Investors will also be watching for updates on the oil major's acquisition plans, including Exxon's dispute over the Chevron-Hess (HES) deal.
Chevron is expected to report first-quarter adjusted earnings of $2.90 per share, down about 18% from a year ago, on revenue of $49.17 billion, according to Bloomberg estimates.
ExxonMobil's revenue is expected to be $80.25 billion and adjusted earnings to be $2.19 per share, down 22% from a year ago.
On average, oil prices in the first quarter of this year were slightly higher than last year. The biggest price move occurred in mid-March, when the price of West Texas Intermediate rose above $80 amid heightened geopolitical tensions.
“Oil prices, which are always suspect in operating EPS movements, are not the key here,” Stewart Glickman, an energy equity analyst at CFRA Research, told Yahoo Finance.

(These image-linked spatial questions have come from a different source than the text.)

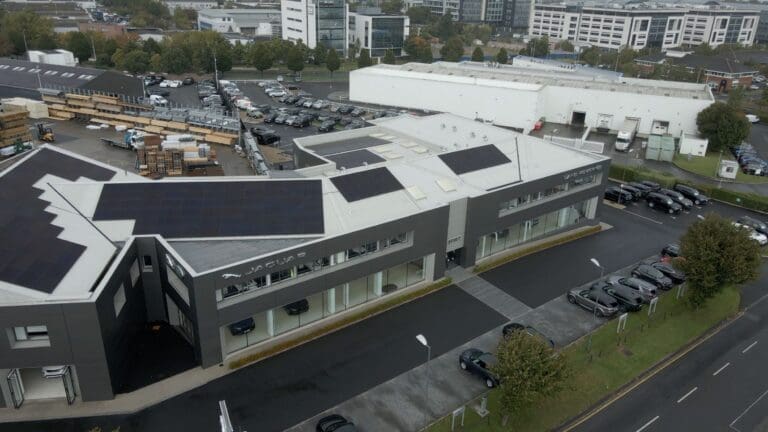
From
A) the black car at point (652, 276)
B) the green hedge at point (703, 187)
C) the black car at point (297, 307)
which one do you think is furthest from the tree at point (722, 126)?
the black car at point (297, 307)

“Natural gas prices have fallen about 20% year-on-year, and natural gas accounts for about one-third of hydrocarbon production.Although refining margins are reasonable, prices have fallen significantly from the highs of early 2023. “That doesn't solve the problem,” he added.
Natural gas is typically produced when drillers extract oil, further exacerbating the oversupply.

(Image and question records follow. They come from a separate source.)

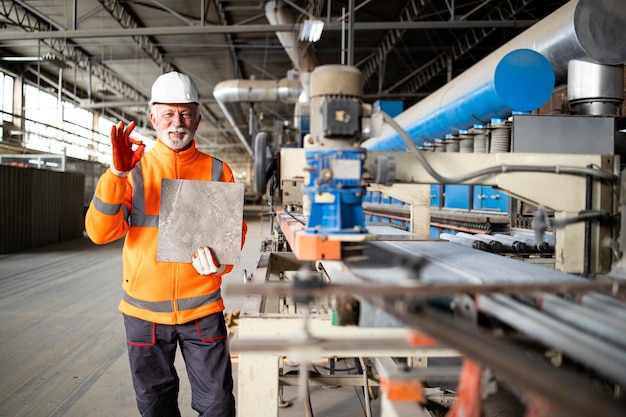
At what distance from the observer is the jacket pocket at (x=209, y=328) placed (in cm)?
155

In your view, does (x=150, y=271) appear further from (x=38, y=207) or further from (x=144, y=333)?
(x=38, y=207)

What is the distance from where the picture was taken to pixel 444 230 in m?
3.97

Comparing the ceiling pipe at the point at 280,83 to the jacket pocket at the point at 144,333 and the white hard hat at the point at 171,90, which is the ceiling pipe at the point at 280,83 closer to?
the white hard hat at the point at 171,90

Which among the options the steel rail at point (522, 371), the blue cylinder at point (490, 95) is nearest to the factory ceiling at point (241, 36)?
the blue cylinder at point (490, 95)

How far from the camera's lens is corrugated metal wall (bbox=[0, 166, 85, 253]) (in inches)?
269

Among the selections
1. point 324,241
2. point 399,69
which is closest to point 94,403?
point 324,241

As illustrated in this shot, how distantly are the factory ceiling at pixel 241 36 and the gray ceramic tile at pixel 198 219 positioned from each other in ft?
9.76

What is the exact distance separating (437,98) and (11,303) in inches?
166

“Higher WTI prices are a boon for U.S. gas producers, who are already dealing with a significant oversupply in the U.S. gas market,” FactSet senior energy analysts Conor MacLean and Trevor Fujita wrote earlier this week. It's happening at the wrong time,” he said.
Many Wall Street analysts expect oil prices to remain above $80 for some time.
“Based on oil trading above $80 a barrel, we could see continued performance across the energy sector,” Sean O'Hara, president of Pacer ETF Distributors, told Yahoo Finance.
FactSet expects profit growth of 14.6% in the second quarter, but 2.7% and 0.2% in the third and fourth quarters, respectively, as oil prices have peaked. % decline in profit.
Talk of a recent merger surfaced during Big Oil's earnings call, given ExxonMobil's controversy over Hess and Chevron's plan to buy the company's most valuable asset, a 30% stake in an oil-rich block off the coast of Guyana. There is a high possibility that it will.
ExxonMobil holds a 45% interest in this prolific block. ExxonMobil says it has a first right of refusal on the Hess stock and recently filed for arbitration after initial negotiations concluded.
Chevron's $53 billion offer to buy Hess comes more than a week after ExxonMobil last year announced its intention to buy Pioneer Natural Resources (PXD) for about $60 billion. This acquisition will allow ExxonMobil to double its footprint in the Permian Basin, the largest oil-producing region in the United States.
On Thursday, Hess announced better-than-expected first-quarter results thanks to a 70% increase in production in Guyana. This result bodes well for ExxonMobil, given its interests in the region.